═════ PASSAGE
Open yoid2000 opened 7 years ago

yoid2000 commented 7 years ago

Here are some thoughts on how to do anonymized k-means clustering.

As a little background, the data returned by a K-means algorithm includes three categories:

  1. Some stats about the results.
  2. Some stats about the clusters.
  3. A table indicating which cluster each row belongs in.

(At least, this is what the Turi folks say, at https://turi.com/learn/userguide/clustering/kmeans.html).
══════════
═════ DATASET RECORDS
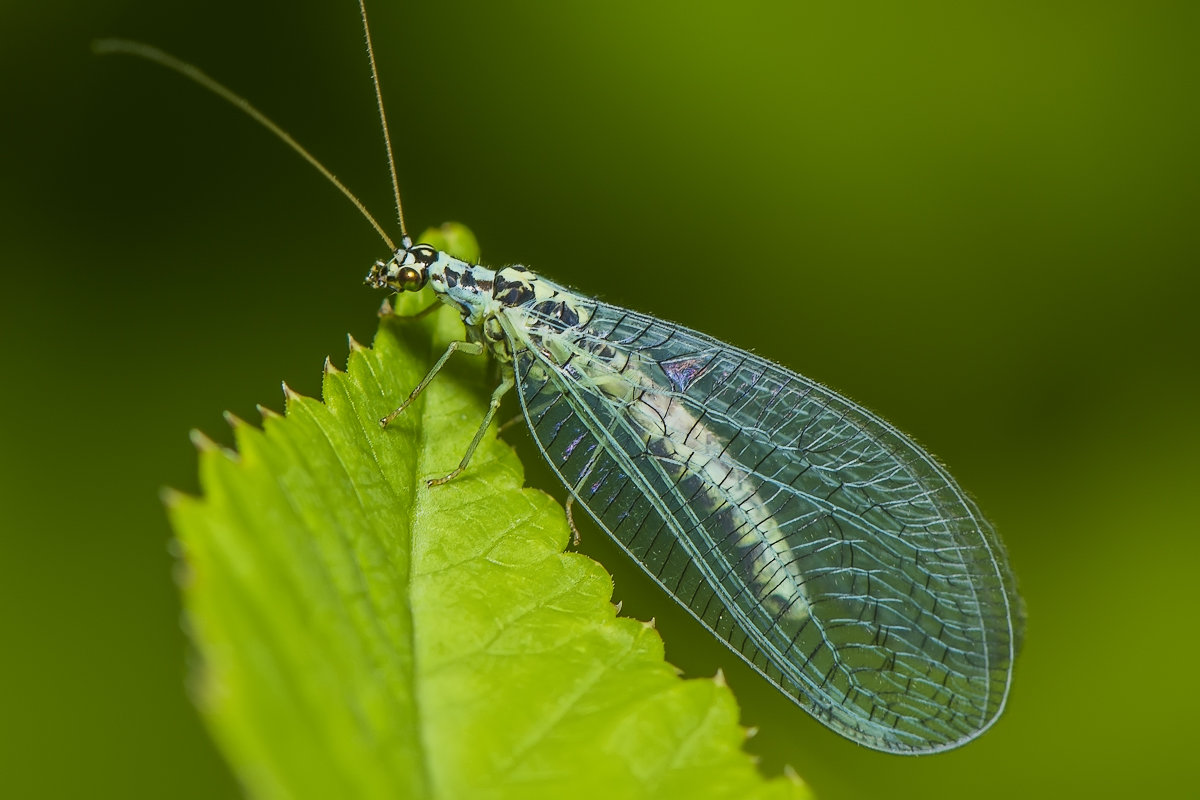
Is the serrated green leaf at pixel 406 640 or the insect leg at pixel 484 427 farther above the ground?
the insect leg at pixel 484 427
══════════
═════ DATASET RECORDS
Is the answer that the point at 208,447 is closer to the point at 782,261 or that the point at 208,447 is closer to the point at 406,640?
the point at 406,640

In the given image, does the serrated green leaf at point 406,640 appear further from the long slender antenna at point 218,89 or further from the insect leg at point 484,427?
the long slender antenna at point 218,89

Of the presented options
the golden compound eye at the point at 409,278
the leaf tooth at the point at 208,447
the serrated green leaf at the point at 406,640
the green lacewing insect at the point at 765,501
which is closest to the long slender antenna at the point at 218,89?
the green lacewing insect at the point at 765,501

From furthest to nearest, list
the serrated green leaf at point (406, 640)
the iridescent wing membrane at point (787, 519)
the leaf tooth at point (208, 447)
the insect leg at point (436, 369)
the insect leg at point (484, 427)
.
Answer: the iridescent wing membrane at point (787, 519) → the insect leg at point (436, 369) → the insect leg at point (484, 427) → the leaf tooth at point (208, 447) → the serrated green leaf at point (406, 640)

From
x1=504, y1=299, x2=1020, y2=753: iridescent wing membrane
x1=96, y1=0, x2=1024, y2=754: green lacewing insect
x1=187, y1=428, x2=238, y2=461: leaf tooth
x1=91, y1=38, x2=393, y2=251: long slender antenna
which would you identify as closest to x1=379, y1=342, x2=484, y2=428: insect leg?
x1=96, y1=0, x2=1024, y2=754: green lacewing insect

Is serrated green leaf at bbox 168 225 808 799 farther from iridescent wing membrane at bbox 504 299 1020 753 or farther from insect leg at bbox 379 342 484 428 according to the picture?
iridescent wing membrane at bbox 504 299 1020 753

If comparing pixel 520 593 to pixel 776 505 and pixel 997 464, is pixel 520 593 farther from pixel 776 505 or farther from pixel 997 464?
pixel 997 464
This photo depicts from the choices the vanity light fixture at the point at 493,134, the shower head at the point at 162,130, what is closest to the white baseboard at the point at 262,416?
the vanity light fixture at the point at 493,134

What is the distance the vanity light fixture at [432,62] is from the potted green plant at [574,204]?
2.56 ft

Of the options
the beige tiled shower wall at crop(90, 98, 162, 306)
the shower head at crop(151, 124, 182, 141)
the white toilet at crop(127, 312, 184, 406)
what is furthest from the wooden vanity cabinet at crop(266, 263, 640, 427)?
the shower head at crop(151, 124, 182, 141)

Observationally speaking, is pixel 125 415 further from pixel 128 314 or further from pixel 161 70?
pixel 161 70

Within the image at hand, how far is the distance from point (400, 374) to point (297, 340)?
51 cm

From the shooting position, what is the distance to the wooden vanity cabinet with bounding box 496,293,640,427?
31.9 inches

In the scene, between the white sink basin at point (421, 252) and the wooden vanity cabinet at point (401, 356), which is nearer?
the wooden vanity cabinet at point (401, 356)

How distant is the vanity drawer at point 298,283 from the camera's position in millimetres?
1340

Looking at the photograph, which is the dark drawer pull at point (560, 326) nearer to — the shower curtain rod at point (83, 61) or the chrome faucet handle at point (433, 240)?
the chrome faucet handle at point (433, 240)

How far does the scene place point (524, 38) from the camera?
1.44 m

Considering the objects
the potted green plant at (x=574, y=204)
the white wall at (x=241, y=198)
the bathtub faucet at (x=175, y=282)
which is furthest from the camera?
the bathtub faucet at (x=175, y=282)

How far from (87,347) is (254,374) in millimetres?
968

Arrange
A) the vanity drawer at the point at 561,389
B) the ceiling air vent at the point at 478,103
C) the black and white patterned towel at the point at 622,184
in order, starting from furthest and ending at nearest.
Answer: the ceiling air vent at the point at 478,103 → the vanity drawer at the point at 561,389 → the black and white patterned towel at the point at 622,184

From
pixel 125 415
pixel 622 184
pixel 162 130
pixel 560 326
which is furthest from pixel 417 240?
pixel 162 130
══════════
═════ DATASET RECORDS
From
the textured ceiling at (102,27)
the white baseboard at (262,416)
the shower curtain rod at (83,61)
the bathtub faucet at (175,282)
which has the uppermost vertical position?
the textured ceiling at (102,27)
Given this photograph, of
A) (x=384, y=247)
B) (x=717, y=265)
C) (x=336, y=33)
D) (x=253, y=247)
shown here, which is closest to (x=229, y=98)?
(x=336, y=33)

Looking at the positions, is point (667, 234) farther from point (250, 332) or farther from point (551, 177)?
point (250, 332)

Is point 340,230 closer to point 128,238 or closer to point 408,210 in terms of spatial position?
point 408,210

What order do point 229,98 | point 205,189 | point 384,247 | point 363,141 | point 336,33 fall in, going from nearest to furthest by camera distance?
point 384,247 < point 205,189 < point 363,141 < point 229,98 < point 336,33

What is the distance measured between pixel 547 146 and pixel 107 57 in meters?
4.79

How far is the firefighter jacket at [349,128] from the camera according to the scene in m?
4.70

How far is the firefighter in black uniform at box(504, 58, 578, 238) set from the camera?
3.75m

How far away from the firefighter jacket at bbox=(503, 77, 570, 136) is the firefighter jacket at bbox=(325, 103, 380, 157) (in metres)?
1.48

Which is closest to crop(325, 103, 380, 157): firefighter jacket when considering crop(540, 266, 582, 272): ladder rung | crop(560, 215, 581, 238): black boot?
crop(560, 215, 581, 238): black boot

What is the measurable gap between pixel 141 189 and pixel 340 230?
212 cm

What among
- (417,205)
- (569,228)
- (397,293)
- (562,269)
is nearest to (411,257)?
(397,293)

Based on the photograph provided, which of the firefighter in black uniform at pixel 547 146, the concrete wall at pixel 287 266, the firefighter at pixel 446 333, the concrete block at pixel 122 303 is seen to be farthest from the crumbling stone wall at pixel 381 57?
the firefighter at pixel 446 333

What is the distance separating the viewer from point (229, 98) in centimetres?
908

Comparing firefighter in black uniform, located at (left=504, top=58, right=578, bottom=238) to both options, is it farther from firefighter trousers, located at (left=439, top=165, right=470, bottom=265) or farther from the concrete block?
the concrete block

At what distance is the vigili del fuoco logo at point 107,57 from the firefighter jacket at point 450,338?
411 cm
══════════
- [WRITTEN INSTRUCTION]
In the comment about anonymized k-means clustering, what does the third category of data returned by a K-means algorithm consist of?

- [TASK RESPONSE]
A table indicating which cluster each row belongs in.